Collecting Funds for the P-2 Bus

Maria Matienzo Puerto

Havana transportation. Photo: Caridad

Normally if I get on a guagua (what we call buses here in Cuba), it’s an Indiana Jones adventure, and lately it’s become more exciting still.

The time between one bus and another can extend for more than a half hour.  And when they finally do show up, there are two, three or four all together, making the wait exasperating, because then everybody wants to rush get a seat.

I believe that I’ve already written about this in other diary entries, however what’s new this time is what hasn’t been said officially.  Nonetheless, it has traveled from mouth to mouth, like all Cuban news, and at some moment (the most gullible will see what I’m talking about) it will become etched in stone.

The gossip mongers say that the public transportation system is about to be converted into a cooperative.

Hmm!  What will people use to accomplish this?  What services will they provide to keep the children of our children indebted?  Yes, because no one has any money here, nor a bus parked outside their house waiting for the good news.

But anyway, I’m going to talk about what happened to me this week.

I climbed up in a P-2 (the number assigned to the bus route), and in addition to getting hit on the ankle by the door that was almost hanging off, the driver began yelling at me for the fare.

Up to this point there was nothing new.  It’s normal for the drivers to demand payment, because since they installed money boxes to collect the $.40 cent fare, without the possibility of getting change for a whole peso, people started to just pay whenever they could.

But this time the driver’s demands were different.  He stood up beside his seat and requested that we please pay (like a street musician in a train station or on a downtown corner) because the Cotorro Municipal Bus Depot had given the drivers a “vote of confidence.”  If they didn’t collect enough money, the bus system would bid them a fond farewell.

True or not, the driver used that as the excuse —instead of the real reasons— to solicit money from the passengers.  But if the public transportation system itself is broke, what do they expect of the passengers.

So, everything seems to indicate that this will always be the same thing.  They give an order and the others try to comply with it without applying the slightest bit of logic.

In the end, some people sympathized with the appeal of the driver and they passed him a little change.  Others decided not to give in since it seemed like such an unlikely story.

2 thoughts on “Collecting Funds for the P-2 Bus

  • Bus (public transport) issue is just one aspect of the society.
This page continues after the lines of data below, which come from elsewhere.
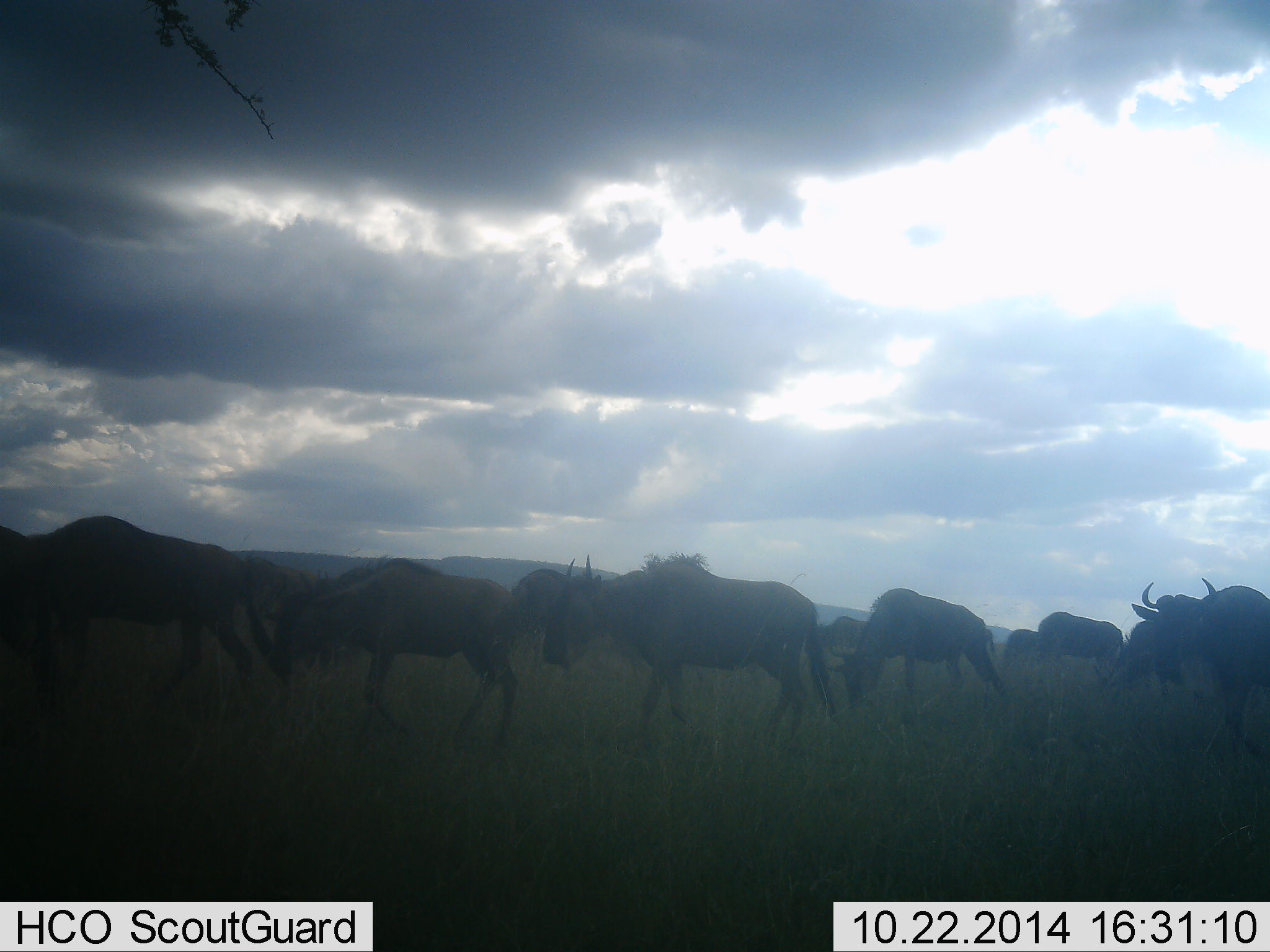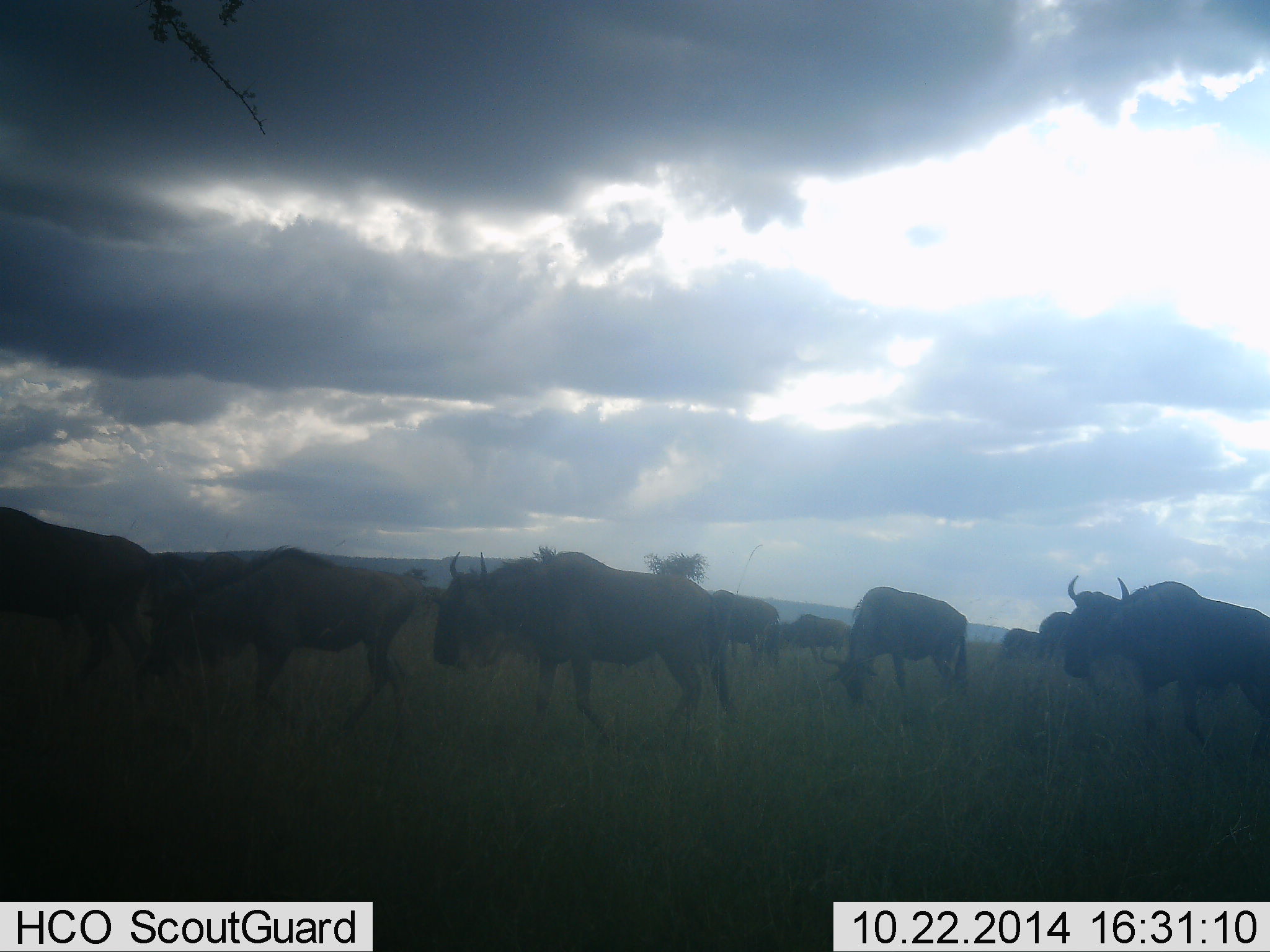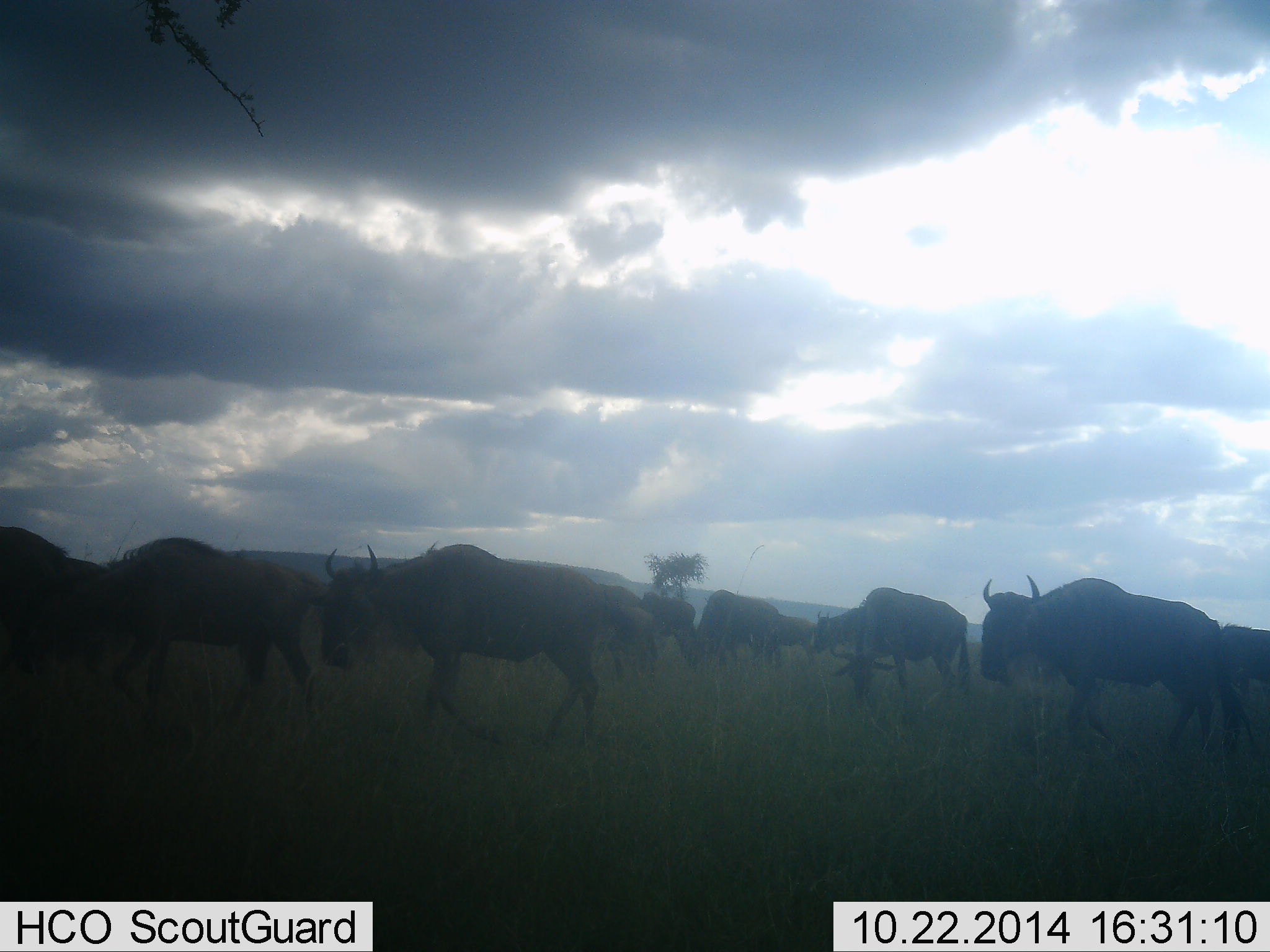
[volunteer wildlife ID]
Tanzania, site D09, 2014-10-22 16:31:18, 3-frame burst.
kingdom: Animalia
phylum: Chordata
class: Mammalia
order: Artiodactyla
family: Bovidae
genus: Connochaetes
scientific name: Connochaetes taurinus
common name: blue wildebeest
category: wildebeest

There ain’t many countries with special difficulties as the ones in Cuba. One country came to mind: China.
    (I am a Chinese). Some twenty years ago, public transportation in China was bad, maybe not as bad as in Cuba. (never took a bus in Cuba, didn’t want to either). And now there are places in China (Beijing, Shanghai for example) with one of the largest and best public transport systems in the world. And they are still building. When I told my friends in Beijing that in the past twenty years, Toronto built a subway extension of 8 km with 4 stops. They just laughed. Beijing probably will do it in a month. But that’s a different story.
    Technology is not the problem (You don’t need to invent or pick the best method, monorail or what not). Privatization or semi privatization (cooperative) is not the solution, it will not work. Some privatization in alternative methods, such as private taxi.. should be encouraged to serve different needs. But that wont’ solve the problem either. Good public transit system requires a strong economy, pure and simple. It will take maybe a decade for Cuba to see real improvement (that’s assuming the reform is happening today, and the economy takes off at China’s speed). By then, Cubans might not want to use buses anymore, they will all be able to afford cars. (hint: China has replaced the US as the world largest auto market and GM is selling more cars in China than it does in the US, all at the same time, China is building large public transport system).
    All I am saying is that there are many challenges in Cuba, and bus is probably the one most talked about. It cannot be solved on itself by itself. The solution: try to find ways so you can afford cars, the government will then give you better buses.

  • Any metaphor I can think of fails to convey the experience of riding on the guaguas of Habana! (During my recent visit to Habana, I regularly rode both the P-14 and the P-15 from San Augustin into the Vedado, Centro or Vieja.) It is like being a sardine in a sardine can, except that before they close the can they try to cram in more-and-more sardines into it, then try to mash them all up in the can so they can fit even more! To actually have to pay for this experience is roughly equivalent of paying a dominatrix to whip you, or walk all over you with spiked high-heel boots! As you can imagine, by the time you get to where you are going you are in an ill humor and, in October (when I was there) like entering a sauna or steam-bath for an hour or more! Of course, if you live anywhere near the terminus, in order to get a seat you walk–or take a bus in the opposite direction–to the terminal where the buses turn around. At Parque de Fraternidad and/or other downtown locations, however, this was not possible–unless, of course, you have a special pass!
    My solution to this problem? Short of investing in a monorail system (like the one that goes between West Palm Beach and Homestead, in South Florida)–and Cuba is broke and doesn’t have the resourses to build one–why not open it up to more (and private) camiones (passenger trucks), collectivos/machinas, and vans, like elsewhere in the Third World? This would provide much needed, SOCIALLY USEFUL, private employment for many of the 600,000 Cubans soon to be laid off.